The reply should contain only the lines from the start of the records through the line with "(625nm dominant wavelength)", reproduced verbatim and without pictures.

Saved entries
***

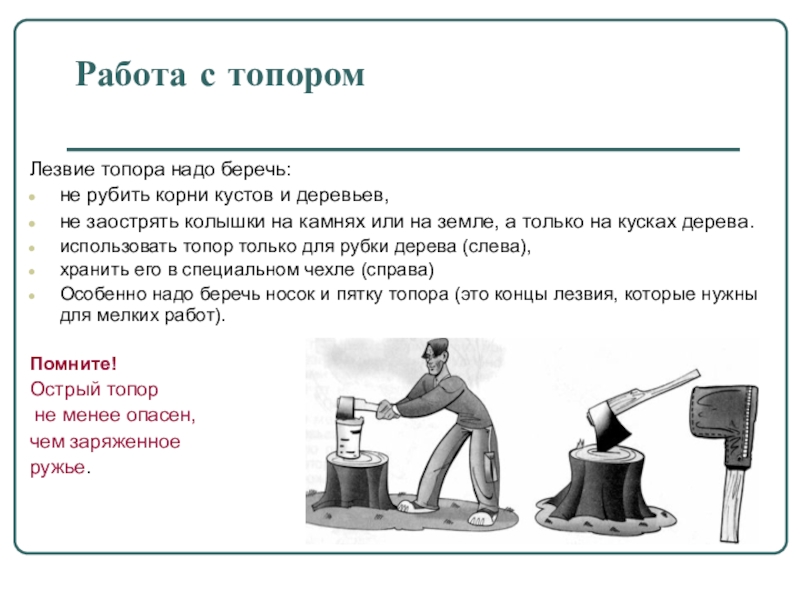 Работа с топором

Лезвие топора надо беречь:
- не рубить корни кустов и деревьев,
- не заострять колышки на камнях или на земле, а только на кусках дерева.
- использовать топор только для рубки дерева (слева),
- хранить его в специальном чехле (справа)
- Особенно надо беречь носок и пятку топора (это концы лезвия, которые нужны для мелких работ).

Помните!
Острый топор
не менее опасен,
чем заряженное
ружье.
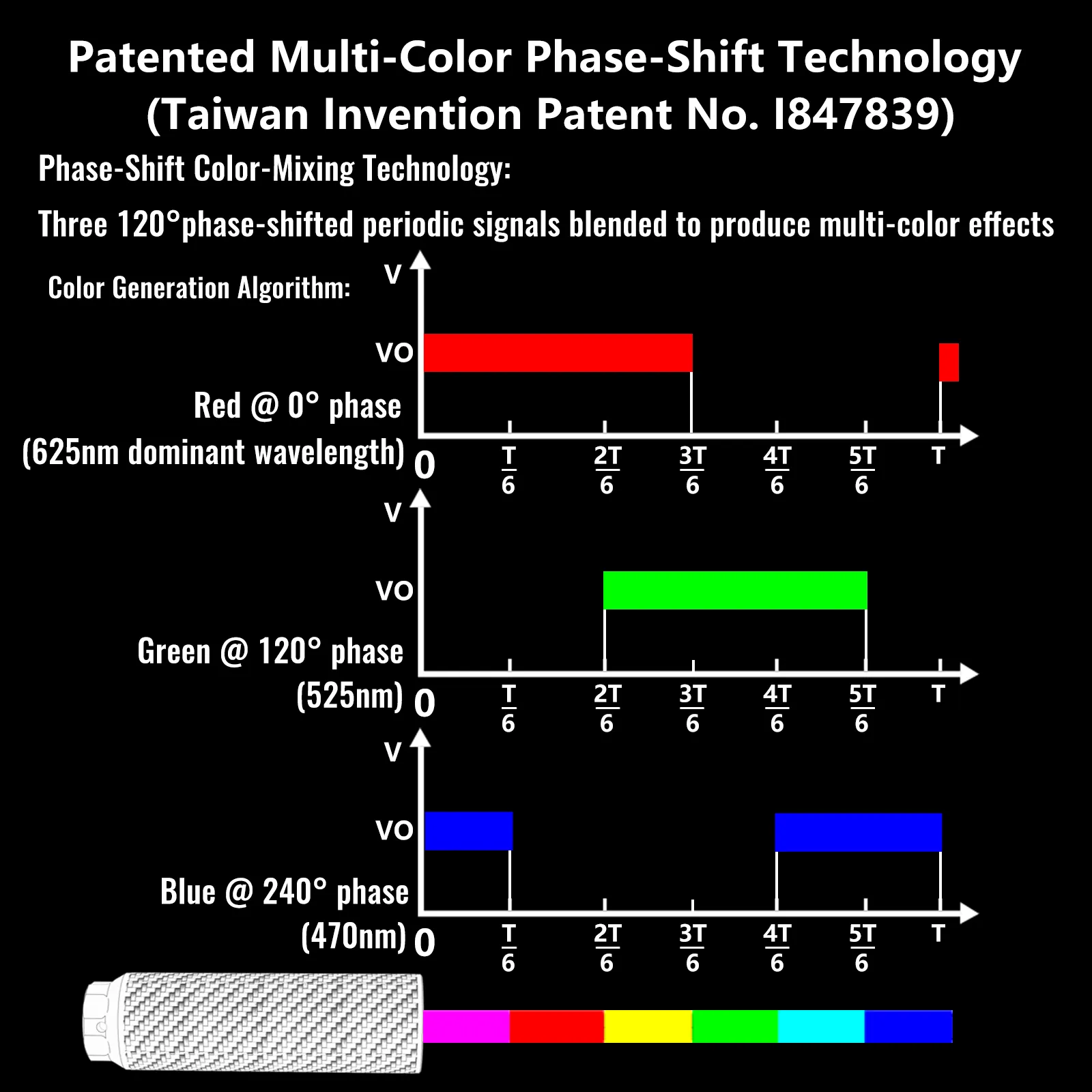 Patented Multi-Color Phase-Shift Technology
(Taiwan Invention Patent No. I847839)

Phase-Shift Color-Mixing Technology:

Three 120°phase-shifted periodic signals blended to produce multi-color effects

Color Generation Algorithm:

V
VO
Red @ 0° phase
(625nm dominant wavelength)
0 $\frac{T}{6}$ $\frac{2T}{6}$ $\frac{3T}{6}$ $\frac{4T}{6}$ $\frac{5T}{6}$ T

V
VO
Green @ 120° phase
(525nm)
0 $\frac{T}{6}$ $\frac{2T}{6}$ $\frac{3T}{6}$ $\frac{4T}{6}$ $\frac{5T}{6}$ T

V
VO
Blue @ 240° phase
(470nm)
0 $\frac{T}{6}$ $\frac{2T}{6}$ $\frac{3T}{6}$ $\frac{4T}{6}$ $\frac{5T}{6}$ T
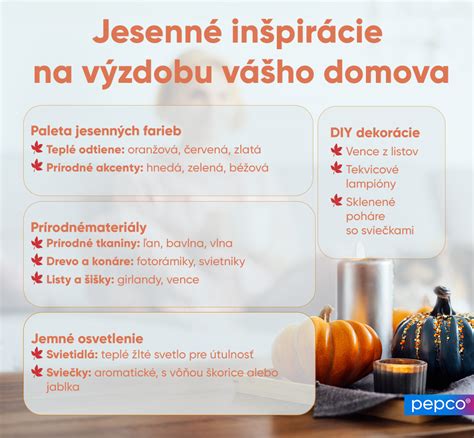 Jesenné inšpirácie na výzdobu vášho domova

Paleta jesenných farieb
Teplé odtiene: oranžová, červená, zlatá
Prírodné akcenty: hnedá, zelená, béžová

Prírodnémateriály
Prírodné tkaniny: ľan, bavlna, vlna
Drevo a konáre: fotorámiky, svietniky
Listy a šišky: girlandy, vence

Jemné osvetlenie
Svietidlá: teplé žlté svetlo pre útulnosť
Sviečky: aromatické, s vôňou škorice alebo jablka

DIY dekorácie
Vence z listov
Tekvicové lampióny
Sklenené poháre so sviečkami

pepco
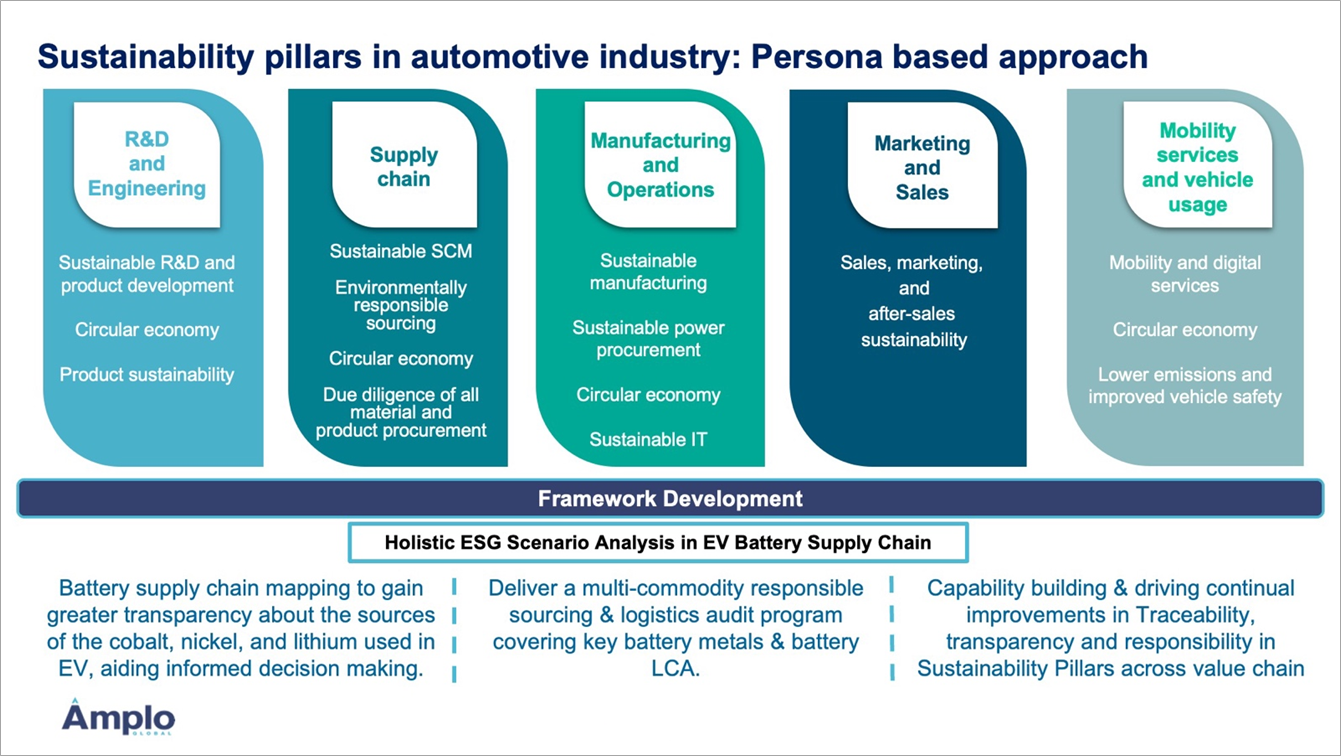 Sustainability pillars in automotive industry: Persona based approach

R&D and Engineering

Sustainable R&D and product development

Circular economy

Product sustainability

Supply chain

Sustainable SCM

Environmentally responsible sourcing

Circular economy

Due diligence of all material and product procurement

Manufacturing and Operations

Sustainable manufacturing

Sustainable power procurement

Circular economy

Sustainable IT

Marketing and Sales

Sales, marketing, and after-sales sustainability

Mobility services and vehicle usage

Mobility and digital services

Circular economy

Lower emissions and improved vehicle safety

Framework Development

Holistic ESG Scenario Analysis in EV Battery Supply Chain

Battery supply chain mapping to gain greater transparency about the sources of the cobalt, nickel, and lithium used in EV, aiding informed decision making.

Deliver a multi-commodity responsible sourcing & logistics audit program covering key battery metals & battery LCA.

Capability building & driving continual improvements in Traceability, transparency and responsibility in Sustainability Pillars across value chain

Amplo GLOBAL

***

- Written reply:
 Работа с топором

Лезвие топора надо беречь:
- не рубить корни кустов и деревьев,
- не заострять колышки на камнях или на земле, а только на кусках дерева.
- использовать топор только для рубки дерева (слева),
- хранить его в специальном чехле (справа)
- Особенно надо беречь носок и пятку топора (это концы лезвия, которые нужны для мелких работ).

Помните!
Острый топор
не менее опасен,
чем заряженное
ружье.
 Patented Multi-Color Phase-Shift Technology
(Taiwan Invention Patent No. I847839)

Phase-Shift Color-Mixing Technology:

Three 120°phase-shifted periodic signals blended to produce multi-color effects

Color Generation Algorithm:

V
VO
Red @ 0° phase
(625nm dominant wavelength)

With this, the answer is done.